Demain, c’est le grand concours de déguisements à l’école. Et le thème, cette année : le monde sous-marin. Voilà Nathan bien préoccupé. D’accord, son costume de Capitaine Étoile-de-mer est prêt. Mais il ne se sent pas l’étoffe d’un héros, du tout même. Il a cette sensation désagréable, comme la veille de la course, quand il était sûr d’arriver dernier… Non décidément, Nathan n’est pas prêt. Il confie son secret aux cow-boys de son papier peint : maman sera-t-elle fâchée ?

« Un loup au paradis », Dedieu

Loupi ne se sent pas comme les autres. Dans son clan règne la violence et la compétition. C'est celui des loups. Il est d'ailleurs le descendant d'une grande lignée des plus féroces d'entre eux. Lui, n'a d'yeux que pour les moutons. Il aime leur caractère paisible et rêve de faire partie du troupeau plutôt que de la meute. Chaque jour, il fait un pas de plus vers eux. Pas facile quand on a de grandes oreilles et de grandes dents de gagner la confiance des moutons. Pour ça, il doit cesser de hurler et se mettre à bêler, changer son alimentation, bref, ne plus être tout à fait lui-même. Une fable sur l'identité. Ou comment rentrer dans le rang des moutons quand on est un loup plein de dents!

« Je veux ces bottes », Mymi Doinet

Les petites bottes rouges rêvent de sauter dans les flaques d'eau. Qui viendra les acheter ? Oh ! Surtout pas cette dame affreuse avec son drôle de chapeau noir et biscornu ni ce grand et gros bonhomme terrifiant !

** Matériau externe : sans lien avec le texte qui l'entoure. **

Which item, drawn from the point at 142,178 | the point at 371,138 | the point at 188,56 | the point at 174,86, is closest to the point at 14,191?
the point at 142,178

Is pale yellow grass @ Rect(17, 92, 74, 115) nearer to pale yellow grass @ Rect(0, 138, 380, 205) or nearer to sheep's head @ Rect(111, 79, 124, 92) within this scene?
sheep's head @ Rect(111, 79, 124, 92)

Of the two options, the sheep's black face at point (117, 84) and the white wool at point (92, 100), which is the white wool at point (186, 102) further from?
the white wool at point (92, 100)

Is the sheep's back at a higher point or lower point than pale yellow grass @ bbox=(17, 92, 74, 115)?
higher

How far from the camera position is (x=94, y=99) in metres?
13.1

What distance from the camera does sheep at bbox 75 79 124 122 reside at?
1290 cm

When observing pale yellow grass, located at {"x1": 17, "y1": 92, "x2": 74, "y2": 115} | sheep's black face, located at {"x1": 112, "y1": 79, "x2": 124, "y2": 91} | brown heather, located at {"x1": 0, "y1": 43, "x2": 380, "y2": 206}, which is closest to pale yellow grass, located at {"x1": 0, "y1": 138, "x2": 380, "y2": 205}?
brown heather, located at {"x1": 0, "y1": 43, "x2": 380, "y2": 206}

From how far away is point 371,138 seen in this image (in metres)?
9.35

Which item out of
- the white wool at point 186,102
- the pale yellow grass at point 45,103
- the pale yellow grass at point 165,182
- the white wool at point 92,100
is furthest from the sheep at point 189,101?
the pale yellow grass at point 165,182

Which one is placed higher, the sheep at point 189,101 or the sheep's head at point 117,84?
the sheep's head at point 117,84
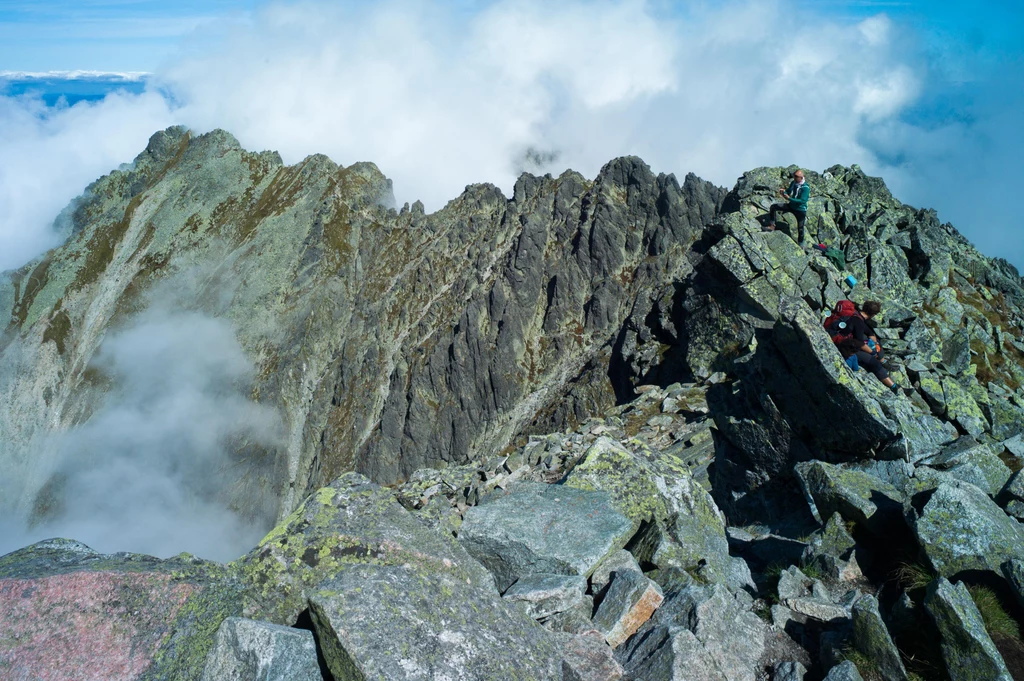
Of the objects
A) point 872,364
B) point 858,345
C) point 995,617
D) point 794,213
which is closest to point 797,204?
point 794,213

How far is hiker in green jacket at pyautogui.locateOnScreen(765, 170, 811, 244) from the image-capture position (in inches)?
1181

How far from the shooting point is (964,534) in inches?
406

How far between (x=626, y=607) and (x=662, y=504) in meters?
4.23

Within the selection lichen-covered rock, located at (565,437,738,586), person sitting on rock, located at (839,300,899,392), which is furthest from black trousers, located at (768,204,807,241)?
lichen-covered rock, located at (565,437,738,586)

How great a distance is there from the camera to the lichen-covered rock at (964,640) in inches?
312

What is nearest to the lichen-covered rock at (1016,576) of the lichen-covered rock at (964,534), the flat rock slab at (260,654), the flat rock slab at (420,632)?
the lichen-covered rock at (964,534)

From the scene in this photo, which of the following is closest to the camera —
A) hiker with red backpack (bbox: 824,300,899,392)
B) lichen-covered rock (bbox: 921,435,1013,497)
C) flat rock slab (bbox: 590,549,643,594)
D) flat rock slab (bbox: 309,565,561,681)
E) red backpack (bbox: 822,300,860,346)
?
flat rock slab (bbox: 309,565,561,681)

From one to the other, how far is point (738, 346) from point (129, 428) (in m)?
194

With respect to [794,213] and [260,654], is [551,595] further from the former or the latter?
[794,213]

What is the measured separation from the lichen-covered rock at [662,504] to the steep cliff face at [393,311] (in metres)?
61.4

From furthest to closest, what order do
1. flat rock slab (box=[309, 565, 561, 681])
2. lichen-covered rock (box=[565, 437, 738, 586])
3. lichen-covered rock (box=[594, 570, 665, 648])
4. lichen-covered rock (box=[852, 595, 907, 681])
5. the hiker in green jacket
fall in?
the hiker in green jacket → lichen-covered rock (box=[565, 437, 738, 586]) → lichen-covered rock (box=[594, 570, 665, 648]) → lichen-covered rock (box=[852, 595, 907, 681]) → flat rock slab (box=[309, 565, 561, 681])

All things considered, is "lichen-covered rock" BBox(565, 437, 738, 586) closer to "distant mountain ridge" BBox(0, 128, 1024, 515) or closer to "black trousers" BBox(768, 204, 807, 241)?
"black trousers" BBox(768, 204, 807, 241)

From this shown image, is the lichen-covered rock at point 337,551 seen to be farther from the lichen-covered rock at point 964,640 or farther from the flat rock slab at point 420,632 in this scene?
the lichen-covered rock at point 964,640

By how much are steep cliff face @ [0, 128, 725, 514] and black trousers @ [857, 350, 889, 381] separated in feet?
181
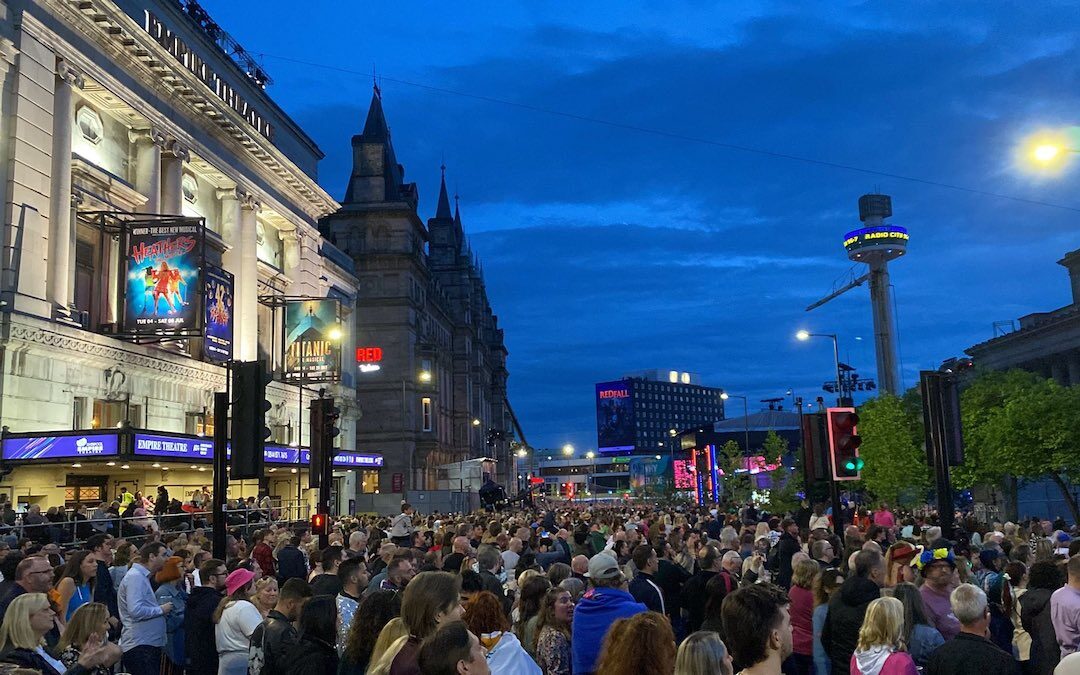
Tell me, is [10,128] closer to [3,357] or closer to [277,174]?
[3,357]

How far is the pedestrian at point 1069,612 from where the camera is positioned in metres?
8.34

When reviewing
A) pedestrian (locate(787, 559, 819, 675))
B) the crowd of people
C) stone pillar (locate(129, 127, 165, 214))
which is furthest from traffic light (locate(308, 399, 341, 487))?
stone pillar (locate(129, 127, 165, 214))

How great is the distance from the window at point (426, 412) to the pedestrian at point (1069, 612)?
70.7 meters

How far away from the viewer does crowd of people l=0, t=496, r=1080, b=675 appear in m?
5.90

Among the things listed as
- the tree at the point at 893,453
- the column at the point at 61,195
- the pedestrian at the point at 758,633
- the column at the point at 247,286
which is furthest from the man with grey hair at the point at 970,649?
the tree at the point at 893,453

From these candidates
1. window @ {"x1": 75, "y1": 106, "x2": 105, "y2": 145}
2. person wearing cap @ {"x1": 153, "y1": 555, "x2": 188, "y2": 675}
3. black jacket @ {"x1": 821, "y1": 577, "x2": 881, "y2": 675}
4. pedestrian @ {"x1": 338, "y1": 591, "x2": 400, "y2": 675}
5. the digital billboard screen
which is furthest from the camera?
window @ {"x1": 75, "y1": 106, "x2": 105, "y2": 145}

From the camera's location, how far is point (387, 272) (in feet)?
247

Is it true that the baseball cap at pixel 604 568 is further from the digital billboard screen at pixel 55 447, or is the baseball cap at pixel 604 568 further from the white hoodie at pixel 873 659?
the digital billboard screen at pixel 55 447

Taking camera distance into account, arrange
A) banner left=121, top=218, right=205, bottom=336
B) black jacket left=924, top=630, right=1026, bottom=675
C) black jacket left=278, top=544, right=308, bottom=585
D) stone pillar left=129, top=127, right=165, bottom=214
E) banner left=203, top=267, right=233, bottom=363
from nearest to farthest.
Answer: black jacket left=924, top=630, right=1026, bottom=675
black jacket left=278, top=544, right=308, bottom=585
banner left=121, top=218, right=205, bottom=336
stone pillar left=129, top=127, right=165, bottom=214
banner left=203, top=267, right=233, bottom=363

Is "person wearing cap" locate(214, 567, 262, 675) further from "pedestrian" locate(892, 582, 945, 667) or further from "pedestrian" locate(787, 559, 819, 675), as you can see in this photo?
"pedestrian" locate(892, 582, 945, 667)

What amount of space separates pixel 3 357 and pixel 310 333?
913 inches

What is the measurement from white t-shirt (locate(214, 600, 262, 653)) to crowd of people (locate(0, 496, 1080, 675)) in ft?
0.05

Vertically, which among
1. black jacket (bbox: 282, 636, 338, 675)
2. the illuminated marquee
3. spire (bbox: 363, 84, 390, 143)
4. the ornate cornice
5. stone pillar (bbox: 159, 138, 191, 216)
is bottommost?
black jacket (bbox: 282, 636, 338, 675)

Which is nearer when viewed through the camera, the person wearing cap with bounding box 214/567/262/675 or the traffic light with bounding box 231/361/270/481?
the person wearing cap with bounding box 214/567/262/675
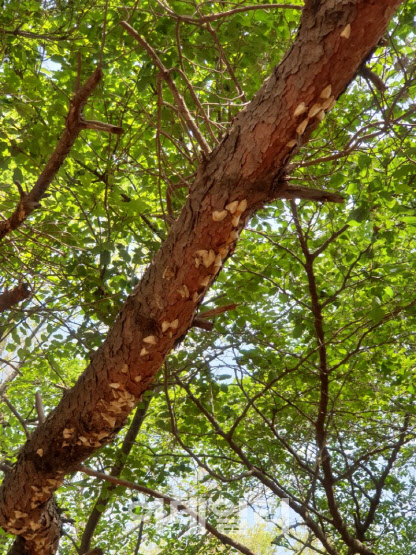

« Un pas puis mille », Séverine Vidal, Julien Castanié

J’ai d’abord fait un pas, et puis mille. J’ai dit « Je pars », je le fais. À moi la grande vie, à moi le rêve et la nature sauvage ! Un enfant accepte difficilement que ses parents ait décidé de déménager. Alors, il décide de partir. Après un long détour en compagnie de son nouvel ami, un serpent rouge nommé Pesco, une certaine conclusion s’impose pour notre jeune aventureux…

 

BDs :

« Une aventure de Spirou et Fantasio. Le journal d’un ingénu », Emile Bravo

Un jeune journaliste inconscient dénommé Fantasio déclenche l'apocalypse !
Et pourtant cette guerre aurait pu être évitée ! Des pourparlers entre émissaires polonais et Karl Von Glaubitz, premier secrétaire du ministre allemand des affaires étrangères Von Ribbentrop,, à Bruxelles, étaient dans une impasse lorsqu'un jeune groom du Moustic Hôtel, prénommé Spirou, a proposé une solution tout à fait originale au problème délicat de Dantzig qui semblait convenir à toutes les parties en présence. C'est à ce moment-là que le jeune Fantasio, un de nos collaborateurs à la rubrique des chiens écrasés, a surgi et tenté d'obtenir des informations auprès du délégué allemand. Devant le refus de celui-ci, une rixe éclata au cours de laquelle le jeune inconscient aurait flanqué son poing dans la figure du dignitaire nazi qui l'aurait assez mal pris. On s'attend à des représailles imminentes de la part de l'Allemagne. Des bombardiers de la Luftwaffe auraient décollé à l'aube en direction de la frontière polonaise...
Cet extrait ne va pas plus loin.